In a pediatric patient presenting with stroke-like symptoms, magnetic resonance imaging (MRI) is the preferential imaging modality; however, there are challenges to obtaining them in the pediatric population
[28]. High-quality scans can be difficult to achieve in children without sedation because of movement artifacts from restlessness in MRI scanners
[32].
Perinatal AIS in the neonatal period is managed with supportive measures, including oxygenation and managing dehydration and anemia
[33]. Aspirin and anticoagulation are often not pursued due to the low risk of recurrence of neonatal AIS, though these treatments are considered when AIS is due to cardiac disease
[34][35]. Additionally, thrombolytics and mechanical thrombectomy are often not considered in neonates following AIS due to the lack of evidence and small size of neonatal arteries
[33][36].
Management of childhood AIS includes strategies targeted towards hypertension, hypotension, hyperglycemia, fever, cerebral swelling and seizures. Acute treatment of childhood AIS focuses on neuroprotective management by maintaining cerebral perfusion and reducing metabolic demand from fevers and seizures
[1]. Acute treatment with IV tissue plasminogen activator (tPA) and revascularization are revolutionary in the management of adult AIS, though evidence is lacking in terms of translating this care to children. The Thrombolysis in Pediatric Stroke (TIPS) trial offered potential criteria to safely utilize tPA in children, but these criteria have not been widely accepted
[1][37]. The hallmarks of both acute and chronic therapies include anticoagulation and antiplatelet medications. Controversy exists in the literature, however, regarding the optimal treatment. This is in part due to the low risk of bleeding in pediatric AIS, while monitoring the risk of acute hemorrhagic conversion and acknowledging the prominent risk of pediatric AIS recurrence
[38][39]. In cases of pediatric AIS with a specific disease etiology, management specific to each disease should be considered, i.e., chronic transfusions in SCD.

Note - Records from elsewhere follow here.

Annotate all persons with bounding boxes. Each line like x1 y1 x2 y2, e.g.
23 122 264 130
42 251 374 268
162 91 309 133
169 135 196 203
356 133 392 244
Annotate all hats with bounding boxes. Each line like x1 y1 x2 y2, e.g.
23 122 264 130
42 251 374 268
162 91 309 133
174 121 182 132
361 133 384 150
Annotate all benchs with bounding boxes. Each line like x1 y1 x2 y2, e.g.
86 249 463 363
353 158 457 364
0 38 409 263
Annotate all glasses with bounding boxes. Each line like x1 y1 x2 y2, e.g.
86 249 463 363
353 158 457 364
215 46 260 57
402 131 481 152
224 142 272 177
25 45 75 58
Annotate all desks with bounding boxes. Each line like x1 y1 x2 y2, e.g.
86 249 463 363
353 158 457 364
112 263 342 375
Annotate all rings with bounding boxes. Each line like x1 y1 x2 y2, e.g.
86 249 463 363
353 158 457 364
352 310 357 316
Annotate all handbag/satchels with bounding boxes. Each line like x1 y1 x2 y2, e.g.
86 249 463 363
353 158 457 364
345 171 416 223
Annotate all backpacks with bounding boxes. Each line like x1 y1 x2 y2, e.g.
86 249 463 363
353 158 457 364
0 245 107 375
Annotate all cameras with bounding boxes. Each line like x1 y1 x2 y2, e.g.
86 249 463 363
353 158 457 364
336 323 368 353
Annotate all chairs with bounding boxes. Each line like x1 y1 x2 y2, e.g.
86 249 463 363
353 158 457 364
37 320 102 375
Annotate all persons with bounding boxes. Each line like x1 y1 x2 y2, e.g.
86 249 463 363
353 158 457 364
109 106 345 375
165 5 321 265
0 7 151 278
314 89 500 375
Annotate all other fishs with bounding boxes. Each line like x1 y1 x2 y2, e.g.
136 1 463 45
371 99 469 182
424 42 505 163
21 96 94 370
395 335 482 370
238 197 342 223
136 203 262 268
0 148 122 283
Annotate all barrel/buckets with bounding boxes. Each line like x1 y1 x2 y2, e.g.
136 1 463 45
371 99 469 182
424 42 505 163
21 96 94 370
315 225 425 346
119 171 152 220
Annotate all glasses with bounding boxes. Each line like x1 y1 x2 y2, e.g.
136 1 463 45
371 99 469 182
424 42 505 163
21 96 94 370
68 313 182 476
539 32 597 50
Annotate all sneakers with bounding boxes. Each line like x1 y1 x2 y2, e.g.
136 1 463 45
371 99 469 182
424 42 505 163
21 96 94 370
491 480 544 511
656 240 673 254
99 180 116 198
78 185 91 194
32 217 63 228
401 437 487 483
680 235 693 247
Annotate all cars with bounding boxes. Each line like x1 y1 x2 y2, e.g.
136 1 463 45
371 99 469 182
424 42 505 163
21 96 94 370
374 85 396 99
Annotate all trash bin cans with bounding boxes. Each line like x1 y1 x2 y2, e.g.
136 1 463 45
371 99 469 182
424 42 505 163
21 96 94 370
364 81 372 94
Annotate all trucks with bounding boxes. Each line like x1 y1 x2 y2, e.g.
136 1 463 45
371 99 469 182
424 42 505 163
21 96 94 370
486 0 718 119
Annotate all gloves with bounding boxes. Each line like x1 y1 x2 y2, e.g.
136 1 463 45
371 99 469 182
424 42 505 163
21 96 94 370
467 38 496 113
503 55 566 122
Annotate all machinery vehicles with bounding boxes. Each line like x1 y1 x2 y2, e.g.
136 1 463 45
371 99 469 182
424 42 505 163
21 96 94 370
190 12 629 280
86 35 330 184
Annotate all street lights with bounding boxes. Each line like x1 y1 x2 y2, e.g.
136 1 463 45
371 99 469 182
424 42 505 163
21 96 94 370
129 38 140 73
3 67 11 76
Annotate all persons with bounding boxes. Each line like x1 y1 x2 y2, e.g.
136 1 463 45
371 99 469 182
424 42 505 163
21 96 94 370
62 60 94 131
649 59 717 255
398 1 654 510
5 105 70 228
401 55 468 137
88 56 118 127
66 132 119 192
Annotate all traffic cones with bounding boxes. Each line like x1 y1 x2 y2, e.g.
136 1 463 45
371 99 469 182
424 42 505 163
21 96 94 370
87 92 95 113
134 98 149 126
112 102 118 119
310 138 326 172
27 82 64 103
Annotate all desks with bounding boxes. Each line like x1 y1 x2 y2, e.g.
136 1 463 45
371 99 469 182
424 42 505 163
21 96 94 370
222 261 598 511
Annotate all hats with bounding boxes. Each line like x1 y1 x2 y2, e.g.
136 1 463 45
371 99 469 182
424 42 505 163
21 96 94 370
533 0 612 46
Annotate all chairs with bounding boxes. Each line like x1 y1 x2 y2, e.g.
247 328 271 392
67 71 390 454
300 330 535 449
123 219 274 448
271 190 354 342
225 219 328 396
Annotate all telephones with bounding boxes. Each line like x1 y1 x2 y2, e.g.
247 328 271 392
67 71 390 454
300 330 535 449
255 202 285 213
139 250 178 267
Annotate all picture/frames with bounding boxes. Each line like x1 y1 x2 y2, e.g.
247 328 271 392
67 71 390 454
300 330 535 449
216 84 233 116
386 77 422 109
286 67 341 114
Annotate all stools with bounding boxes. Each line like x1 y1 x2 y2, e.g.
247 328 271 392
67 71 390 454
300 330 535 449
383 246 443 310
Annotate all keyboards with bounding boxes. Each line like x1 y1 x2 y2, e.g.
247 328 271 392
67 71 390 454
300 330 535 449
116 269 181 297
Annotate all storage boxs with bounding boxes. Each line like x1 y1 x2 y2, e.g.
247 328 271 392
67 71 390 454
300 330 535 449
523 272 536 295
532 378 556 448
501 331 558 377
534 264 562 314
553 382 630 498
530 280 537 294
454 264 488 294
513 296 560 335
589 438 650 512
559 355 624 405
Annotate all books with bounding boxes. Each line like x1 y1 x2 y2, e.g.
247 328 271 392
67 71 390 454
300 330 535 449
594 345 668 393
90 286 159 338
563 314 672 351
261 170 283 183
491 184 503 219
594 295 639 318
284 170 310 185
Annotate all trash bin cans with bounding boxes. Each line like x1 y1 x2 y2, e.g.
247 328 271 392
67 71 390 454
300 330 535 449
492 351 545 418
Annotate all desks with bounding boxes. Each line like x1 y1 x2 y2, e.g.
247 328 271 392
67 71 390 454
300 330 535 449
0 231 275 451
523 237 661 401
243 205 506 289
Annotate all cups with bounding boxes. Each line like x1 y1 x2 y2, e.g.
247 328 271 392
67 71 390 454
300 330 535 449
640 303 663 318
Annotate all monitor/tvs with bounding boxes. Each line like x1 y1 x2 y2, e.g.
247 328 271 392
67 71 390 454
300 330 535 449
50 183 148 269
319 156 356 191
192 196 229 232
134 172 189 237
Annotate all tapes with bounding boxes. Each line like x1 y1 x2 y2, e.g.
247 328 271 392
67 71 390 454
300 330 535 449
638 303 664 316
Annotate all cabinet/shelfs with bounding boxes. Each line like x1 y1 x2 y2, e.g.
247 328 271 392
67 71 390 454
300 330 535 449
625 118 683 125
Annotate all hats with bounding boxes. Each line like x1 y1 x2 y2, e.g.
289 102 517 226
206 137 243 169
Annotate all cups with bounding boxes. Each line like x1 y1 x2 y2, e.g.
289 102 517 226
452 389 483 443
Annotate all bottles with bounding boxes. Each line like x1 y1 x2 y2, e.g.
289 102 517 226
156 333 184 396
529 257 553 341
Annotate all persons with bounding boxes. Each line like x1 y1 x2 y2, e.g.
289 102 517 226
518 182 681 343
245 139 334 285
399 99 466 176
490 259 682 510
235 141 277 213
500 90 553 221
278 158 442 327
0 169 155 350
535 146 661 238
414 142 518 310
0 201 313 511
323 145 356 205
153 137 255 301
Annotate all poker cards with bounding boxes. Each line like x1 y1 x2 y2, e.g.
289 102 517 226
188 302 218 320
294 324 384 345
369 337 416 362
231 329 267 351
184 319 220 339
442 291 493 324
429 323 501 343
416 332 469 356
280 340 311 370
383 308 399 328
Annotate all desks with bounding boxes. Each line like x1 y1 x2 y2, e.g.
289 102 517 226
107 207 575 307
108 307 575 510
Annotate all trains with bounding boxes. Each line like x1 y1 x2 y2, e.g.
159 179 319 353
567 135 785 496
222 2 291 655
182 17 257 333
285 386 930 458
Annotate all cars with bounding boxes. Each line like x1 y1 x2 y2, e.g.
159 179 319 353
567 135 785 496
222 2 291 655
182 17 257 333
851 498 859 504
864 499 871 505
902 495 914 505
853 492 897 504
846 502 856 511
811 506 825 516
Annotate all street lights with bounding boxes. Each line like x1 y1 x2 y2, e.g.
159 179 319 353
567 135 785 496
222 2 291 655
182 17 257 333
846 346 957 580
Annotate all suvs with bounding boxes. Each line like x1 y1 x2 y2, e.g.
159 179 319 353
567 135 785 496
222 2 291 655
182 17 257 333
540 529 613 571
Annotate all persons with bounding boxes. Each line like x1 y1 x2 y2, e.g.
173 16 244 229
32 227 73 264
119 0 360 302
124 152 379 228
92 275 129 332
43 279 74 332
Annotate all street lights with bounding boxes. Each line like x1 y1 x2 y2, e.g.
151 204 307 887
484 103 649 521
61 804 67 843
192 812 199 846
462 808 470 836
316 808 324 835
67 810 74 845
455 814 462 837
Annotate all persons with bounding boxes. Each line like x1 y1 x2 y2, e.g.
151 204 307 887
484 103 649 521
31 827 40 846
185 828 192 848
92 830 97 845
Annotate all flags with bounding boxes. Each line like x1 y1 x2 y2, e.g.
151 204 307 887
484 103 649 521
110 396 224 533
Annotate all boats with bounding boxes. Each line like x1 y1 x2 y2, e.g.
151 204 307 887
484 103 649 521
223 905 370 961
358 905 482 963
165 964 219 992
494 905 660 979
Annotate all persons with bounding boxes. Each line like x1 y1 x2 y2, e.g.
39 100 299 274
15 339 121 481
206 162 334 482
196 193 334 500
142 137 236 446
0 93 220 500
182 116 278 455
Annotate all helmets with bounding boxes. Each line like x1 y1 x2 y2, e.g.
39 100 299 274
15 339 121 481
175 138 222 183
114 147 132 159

2. Etiology and Epidemiology of Hemorrhagic Stroke
Hemorrhagic stroke accounts for 35–54% of all childhood stroke
[4][40][41][42]. This contrasts with its incidence in adults, where hemorrhagic stroke only accounts for 7.5–19% of all strokes
[43][44][45]. As previously described, while there are widespread protocols for adult stroke recognition and management, there is a lack of any similar stroke protocols for the pediatric population. This, among other reasons, may contribute to the increased mortality rate of pediatric hemorrhagic stroke, which can be as high as 54% compared to 18–35% in adults
[46][47]. Among the causes of hemorrhagic stroke, one study found that 13% of patients were found to have an underlying cerebral aneurysm, 31% had brain arteriovenous malformations, 2.5% had brain tumors, 25% had an undetermined etiology, and 28.5% had other medial and anatomical etiologies (
Figure 1)
[48].
Figure 1. Graph showing the commonality of the different causes of hemorrhagic stroke in pediatric populations. A total of 31% of patients had brain arteriovenous malformations, 13% had a cerebral aneurysm, 2.5% had brain tumors, 25% had an undetermined etiology, and 28.5% had other medial and anatomical etiologies.